The engineering resource shift happens just as Google is preparing to launch its Amazon Echo competitor, a speaker called Google Home. The product was announced at the I/O developer conference in May without any strategic partnerships with third-party products. Nest, with its "Works with Nest" platform, already has these partnerships in place, with companies like Belkin, Philips, and smart lock maker August. So it makes sense Google would enlist its colleagues at Nest to help with this process.

Nest's platform team will now work closely with Android chief Hiroshi Lockheimer

This is just the latest in a series of organizational changes at Nest. The company, founded in 2010, was a celebrated smart home appliance maker when Google purchased it for $3.1 billion in 2014. Yet after Google's big reshuffle as Alphabet in August of last year, Nest became a separate entity distinct from Google. That created a lot of pressure on Nest to turn a profit and produce new products, something it struggled with under co-founder Tony Fadell, who departed in June. Following Fadell's departure, co-founder Matt Rogers assumed the role of chief product officer, The Verge has learned. Prior to July, Rogers was the vice president of engineering.
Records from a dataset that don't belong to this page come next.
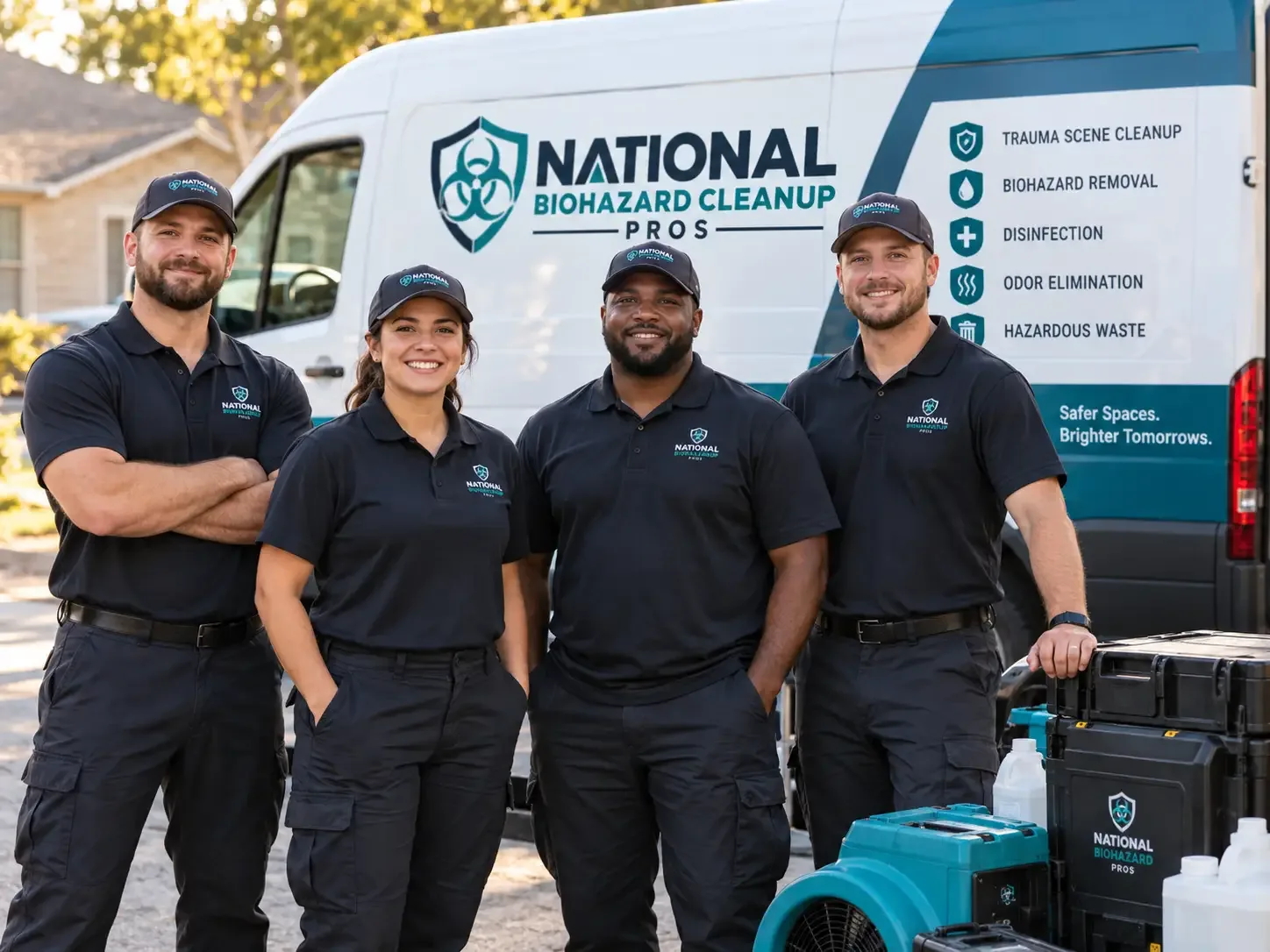 Biohazard Cleanup company in Cameron, NC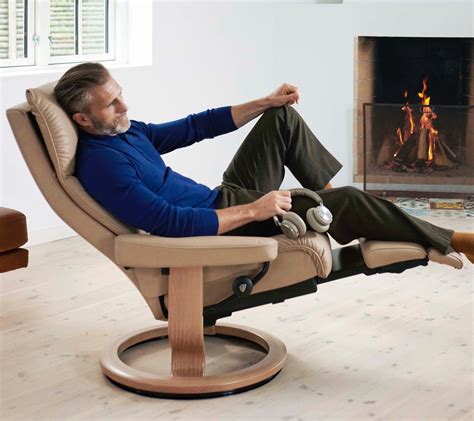 The Versatility of the Stressless Magic Recliner: From Daytime Lounging to Evening Reading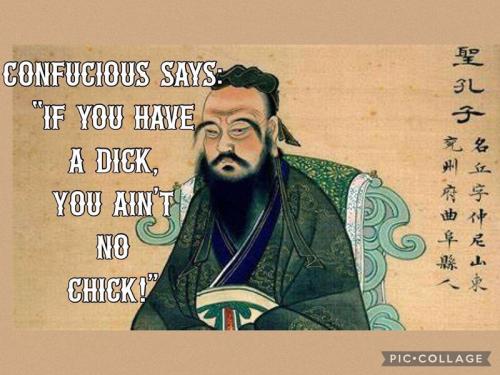 confucious me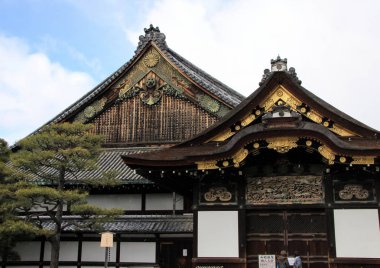 Ninomaru Palace Nijo kale Kyoto City.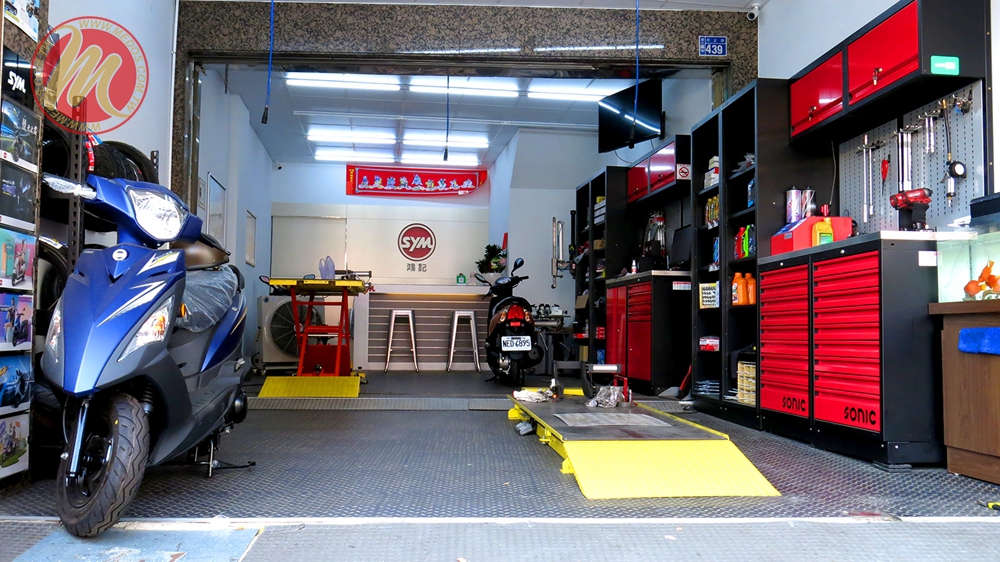 美督機油合作店家 鹽水精品鴻記機車行/美督合作店家/美督店家
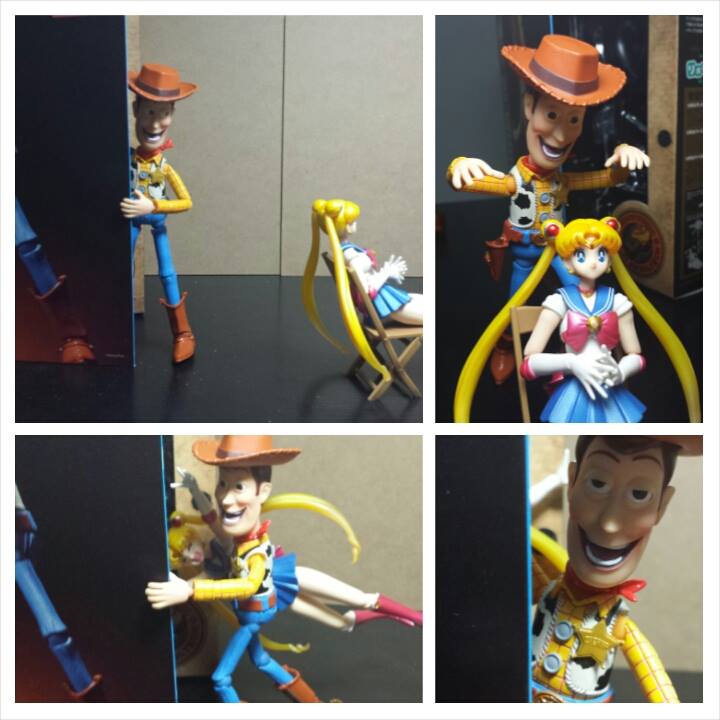 MechanicalJapan's tweet photo. ¡Mirad quien vuelve mañana! Legacy Of Revoltech de Woody de Toy Story por Kaiyodo http://t.co/JI7VopNdsW http://t.co/usu9mR0qiQ
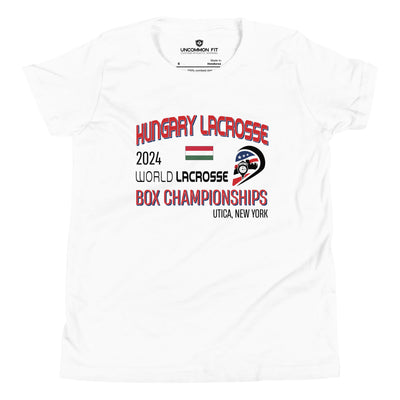 Utica - Hungary Lacrosse - Tshirt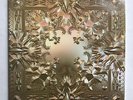 JAY-Z & KANYE WEST - WATCH THE THRONE * LP BLUE CLEAR VINYL * FREE P&P UK * NEW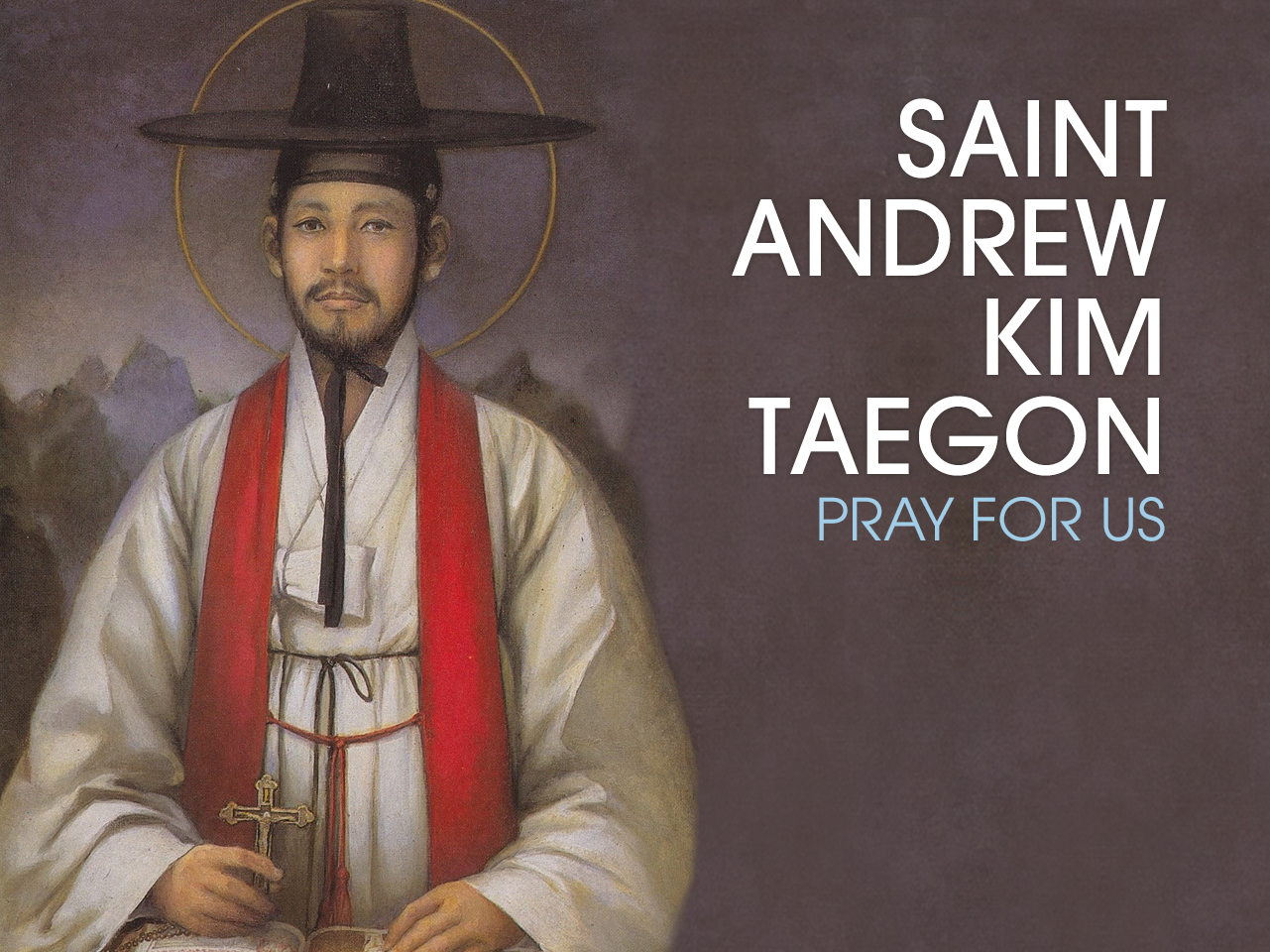 St. Andrew Kim Tae-gon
Now, some Nest members — numbering in the dozens — will be considered Google employees on Google payroll, working on third-party integrations and reporting to Lockheimer. This is the same team that works on Brillo and Weave, Google's Internet of Things and smart home platform and protocol technologies.
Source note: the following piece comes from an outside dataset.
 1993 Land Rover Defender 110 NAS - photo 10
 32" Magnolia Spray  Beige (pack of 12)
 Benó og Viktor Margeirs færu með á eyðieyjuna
So where does that leave Nest's hardware and software divisions? As it stands, the company itself is still part of Alphabet and responsible for producing Nest thermostats, cameras, and smoke detectors, as well as the underlying software that runs them. Nest's platform team will now act as a intermediary between Nest and Google proper, with the Android and hardware units being the underlying thread between the two.
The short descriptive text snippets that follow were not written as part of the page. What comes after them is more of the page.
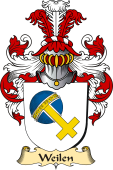 v.23 Coat of Family Arms from Germany for Weilen
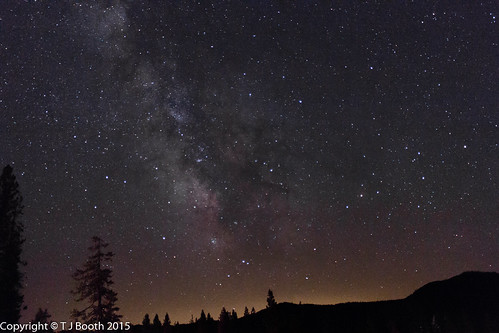 california usa mineral astronomical milkyway
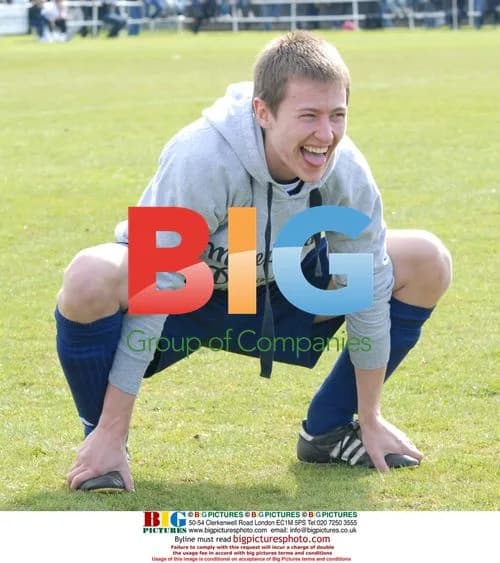 Emmerdale and Shameless Actors at Charity Football Match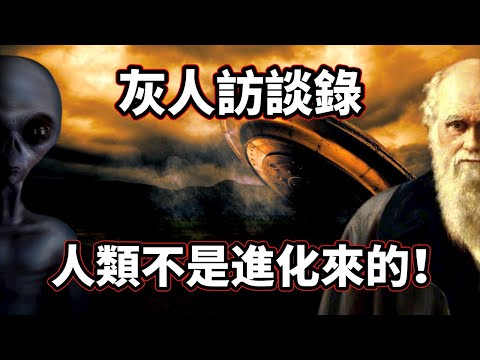 美國軍方意外捕獲了一個活著的「外星灰人」，原來「神話傳說」和「人類起源」都是這麼來的！（2021）｜【你可敢信 & Nic Believe】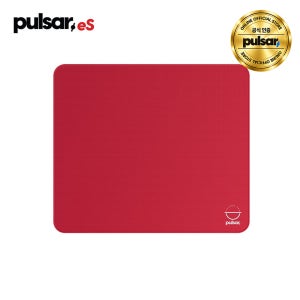 Pulsar eS 프리미엄 새턴 프로 게이밍 마우스패드 XL사이즈 Firm타입 레디언트루비색상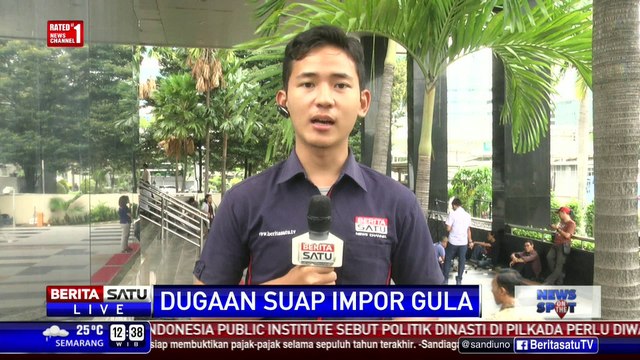 Kuasa Hukum Irman Gusman Meminta Penangguhan Penahanan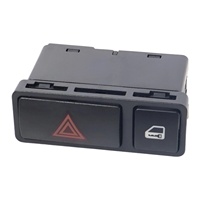 Nuevo Interruptor de Luces de Emergencia 61318368920 para 323Ci 328Ci 2000 323i 328i 323Ci 328Ci, Piezas de Motor de Alta Calidad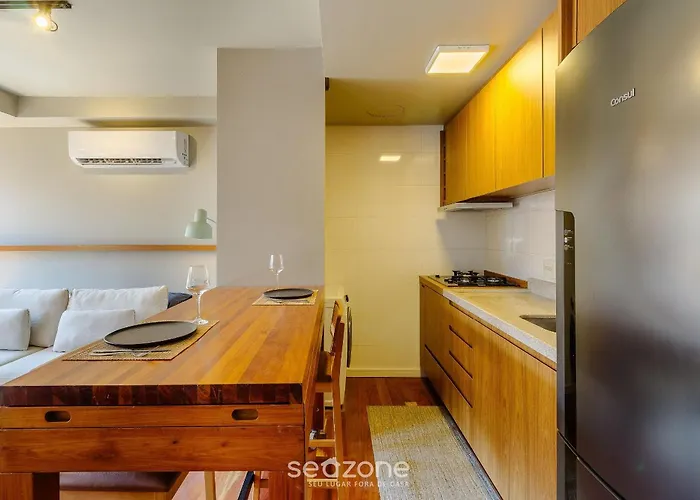 Apartamento C/ Varanda Prox. Parcão Lpk0302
Lockheimer helps oversee Google's "living room" products

In April, Recode reported that former Motorola president Rick Osterloh would head up a new "living room" hardware suite that includes Chromecast, Chromebooks, Nexus devices, the OnHub router, the ATAP unit, and the remnants of the Google Glass division, now called Project Aura. At the time, it was said Osterloh would work closely with Lockheimer, who would shift his focus to software and platform development.

This is all to say that creating a link between Nest, Android, and Google's new hardware division may have been an intricate and elaborate plan for quite some time. It helps the Google Home team better build out the smart speaker with the kind of third-party integrations it needs to compete with Amazon. It also helps Nest stay involved with Google's other sprawling hardware projects.